【セミナーレポート】双十一の振り返りと2018年春節対策(4)~2018年春節とこれからの中国市場をどう戦うか
中国トレンドExpressで月1回行っているセミナー。12月は「双十一の振り返りと春節対策! 売上を拡大した事例から探る中国で有効なマーケティング手法とは?」と題し、中国最大のECサイトイベント《双十一》を振り返りました。(3)では、成功した企業の共通点を探り、その事例から有効な戦略について詳説しました。
最終回となる今回、中国市場での成功例を基に、ECサイト、またインバウンドでも需要が見込めるこれからの商戦期をどう戦うかについてお伝えします。
認知拡大の重要性
中国市場で最も重要なことは、「認知の拡大」だと言われます。基本的には購入されるプロセスとして、認知獲得→理解促進→購買意欲喚起、といった段階がありますが、中国市場では認知獲得に非常に重点が置かれます。製品やサービスについて、消費者がその存在を知っていないとまず売れません。
理由は一つには、偽物の横行があります。偽物の流通が激しいために、消費者の中で本物志向が拡大し、「知らない商品・サービスは使わない」という自衛心が生まれます。そのため、本物であること、良い品質のものであることと同時に「よく知っている商品であること」が購入へつながる一番の動機となります。
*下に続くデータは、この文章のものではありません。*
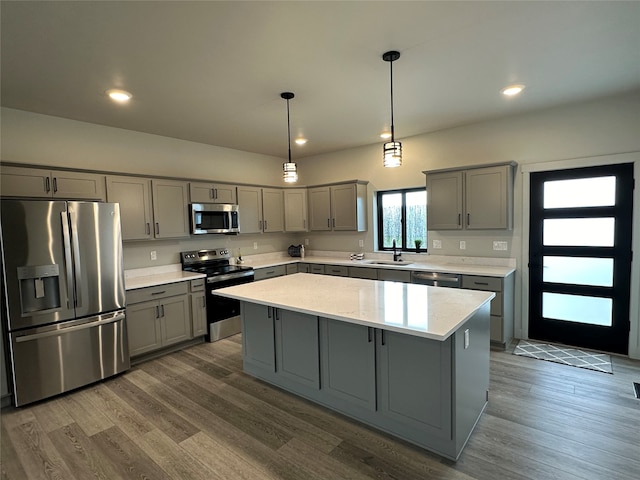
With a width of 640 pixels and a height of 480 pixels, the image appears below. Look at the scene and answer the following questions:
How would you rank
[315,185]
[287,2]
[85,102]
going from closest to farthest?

中国市場は世界中が注目する一大マーケットです。そのため、中途半端なプロモーションでは他国に押されてしまい、目につかない、知らない、といったことも起こり得ます。中国から見れば日本もたくさんある選択肢のうちの一つでしかありません。選ばれるためには、いかに中国の消費者に「これ知ってる」と思わせるかが重要となります。
認知拡大のための戦略とは?
ECサイト内では、広告費用をより多く出して目立った方が勝つ、という消耗戦になってしまいがちです。その上、そこで展開されるターゲット広告、DSP広告については、すでに興味を持っている層や、限られた層には有効ですが、全くブランドを知らない、または買う気のない消費者を新たに取り込むためには不向きです。
それではどうやって新たな層にまで商品の存在を知らしめるのかといえば、口コミを最大化させる、これが現時点では最も有効だと言えます。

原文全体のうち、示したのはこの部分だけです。